My name is Neil (36) and I have recently moved to Cairo to work. My Fiancee is hopefully joining me in 3 or 4 weeks. 
As I am new in town i was hoping that I could chat with other expats living in this crazy city to help me get settled. I am living in 6th October city at the mo.
Anybody, any age just to meet other people like myself. 
Any communication with other expats (particularly brits) would be appreciated.

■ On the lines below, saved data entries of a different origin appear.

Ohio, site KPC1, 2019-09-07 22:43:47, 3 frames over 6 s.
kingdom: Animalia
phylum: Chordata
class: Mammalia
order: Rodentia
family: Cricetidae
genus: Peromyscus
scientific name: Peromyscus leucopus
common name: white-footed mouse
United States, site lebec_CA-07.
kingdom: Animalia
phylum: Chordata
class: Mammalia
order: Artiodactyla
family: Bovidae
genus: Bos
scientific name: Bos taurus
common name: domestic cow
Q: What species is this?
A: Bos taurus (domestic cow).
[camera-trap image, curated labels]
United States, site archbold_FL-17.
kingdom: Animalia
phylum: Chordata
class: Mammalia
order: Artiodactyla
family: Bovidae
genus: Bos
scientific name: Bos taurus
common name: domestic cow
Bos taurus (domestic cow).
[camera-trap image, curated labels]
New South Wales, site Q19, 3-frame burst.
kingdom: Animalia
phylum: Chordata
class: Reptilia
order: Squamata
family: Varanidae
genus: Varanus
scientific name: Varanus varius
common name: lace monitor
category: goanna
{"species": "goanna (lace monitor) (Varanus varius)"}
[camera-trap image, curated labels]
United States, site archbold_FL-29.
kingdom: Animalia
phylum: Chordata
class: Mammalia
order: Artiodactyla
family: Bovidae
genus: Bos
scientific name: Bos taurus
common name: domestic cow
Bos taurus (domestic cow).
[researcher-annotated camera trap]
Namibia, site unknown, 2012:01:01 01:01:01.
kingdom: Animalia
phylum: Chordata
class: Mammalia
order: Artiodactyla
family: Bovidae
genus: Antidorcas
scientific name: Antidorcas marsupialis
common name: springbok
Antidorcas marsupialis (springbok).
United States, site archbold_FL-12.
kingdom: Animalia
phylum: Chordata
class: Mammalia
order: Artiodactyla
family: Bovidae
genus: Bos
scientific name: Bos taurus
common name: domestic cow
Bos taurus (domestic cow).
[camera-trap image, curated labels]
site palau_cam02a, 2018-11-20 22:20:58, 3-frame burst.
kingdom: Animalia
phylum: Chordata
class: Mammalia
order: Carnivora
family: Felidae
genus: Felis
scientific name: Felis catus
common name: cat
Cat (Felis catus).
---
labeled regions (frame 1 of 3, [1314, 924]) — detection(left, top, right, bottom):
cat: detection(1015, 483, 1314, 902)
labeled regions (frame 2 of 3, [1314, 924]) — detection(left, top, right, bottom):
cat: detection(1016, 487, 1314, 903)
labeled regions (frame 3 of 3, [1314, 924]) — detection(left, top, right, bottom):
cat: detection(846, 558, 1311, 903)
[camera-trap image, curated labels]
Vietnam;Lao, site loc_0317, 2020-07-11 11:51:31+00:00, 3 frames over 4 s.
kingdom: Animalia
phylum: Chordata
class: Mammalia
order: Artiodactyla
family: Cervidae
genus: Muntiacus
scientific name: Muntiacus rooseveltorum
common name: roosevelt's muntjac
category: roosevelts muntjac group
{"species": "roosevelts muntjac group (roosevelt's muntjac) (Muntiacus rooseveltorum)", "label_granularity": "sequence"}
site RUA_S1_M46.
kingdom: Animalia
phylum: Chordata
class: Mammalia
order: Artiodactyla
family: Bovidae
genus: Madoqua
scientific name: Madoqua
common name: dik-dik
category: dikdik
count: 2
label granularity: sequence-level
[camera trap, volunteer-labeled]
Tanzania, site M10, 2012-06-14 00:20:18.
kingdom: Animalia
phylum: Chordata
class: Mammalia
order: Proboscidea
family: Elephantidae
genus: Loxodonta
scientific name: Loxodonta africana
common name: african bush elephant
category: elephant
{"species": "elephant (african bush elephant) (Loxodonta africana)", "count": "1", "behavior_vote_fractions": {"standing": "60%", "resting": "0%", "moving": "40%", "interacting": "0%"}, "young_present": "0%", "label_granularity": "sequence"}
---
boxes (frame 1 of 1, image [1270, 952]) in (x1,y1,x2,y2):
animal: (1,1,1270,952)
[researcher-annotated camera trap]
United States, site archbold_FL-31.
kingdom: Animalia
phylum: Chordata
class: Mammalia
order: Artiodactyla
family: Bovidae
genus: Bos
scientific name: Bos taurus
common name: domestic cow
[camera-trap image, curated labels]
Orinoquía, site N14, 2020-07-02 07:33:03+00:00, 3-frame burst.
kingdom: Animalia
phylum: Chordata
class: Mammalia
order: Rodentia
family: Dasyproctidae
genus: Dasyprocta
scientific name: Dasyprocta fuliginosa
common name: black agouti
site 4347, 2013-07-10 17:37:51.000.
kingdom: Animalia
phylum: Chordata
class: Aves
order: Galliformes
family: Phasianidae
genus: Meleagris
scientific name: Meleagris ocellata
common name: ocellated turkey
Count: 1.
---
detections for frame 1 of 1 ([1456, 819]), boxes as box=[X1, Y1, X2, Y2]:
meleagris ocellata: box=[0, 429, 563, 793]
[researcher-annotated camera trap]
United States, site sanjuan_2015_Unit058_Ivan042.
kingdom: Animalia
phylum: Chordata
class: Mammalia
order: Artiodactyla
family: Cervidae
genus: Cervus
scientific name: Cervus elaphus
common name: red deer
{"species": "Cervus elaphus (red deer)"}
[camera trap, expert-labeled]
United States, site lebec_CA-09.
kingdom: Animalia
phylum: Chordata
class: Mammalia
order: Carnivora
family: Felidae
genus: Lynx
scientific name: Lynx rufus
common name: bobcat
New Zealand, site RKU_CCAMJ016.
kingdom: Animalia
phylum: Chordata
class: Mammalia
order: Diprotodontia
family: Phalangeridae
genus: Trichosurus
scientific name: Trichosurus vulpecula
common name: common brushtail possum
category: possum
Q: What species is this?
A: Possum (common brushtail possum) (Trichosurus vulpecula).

Please give me a shout, Thanks Neil


----------



## MaidenScotland (Jun 6, 2009)

Neil there is an organisation for british expats the BCA = British Community Association.
They have a branch in Mohandiseen and Heliopolis, both are open 7 days a week for a drink, pool, darts, disco, food etc just like a regular pub back home


----------



## HallettND (Jul 29, 2009)

Many Thanks for that I will investigate


----------



## kgramdiddy (Aug 9, 2009)

HallettND said:


> Hi To All,
> 
> My name is Neil (36) and I have recently moved to Cairo to work. My Fiancee is hopefully joining me in 3 or 4 weeks.
> As I am new in town i was hoping that I could chat with other expats living in this crazy city to help me get settled. I am living in 6th October city at the mo.
> ...


Hi Neil my name is Debbie and I am moving to Cairo in December. I went for 2 month vacation and fell in love and want to move there.Question? Do you like that area...we were thinking about there and my girlfriend and I are comong together. Hope to hear back

Thank You


----------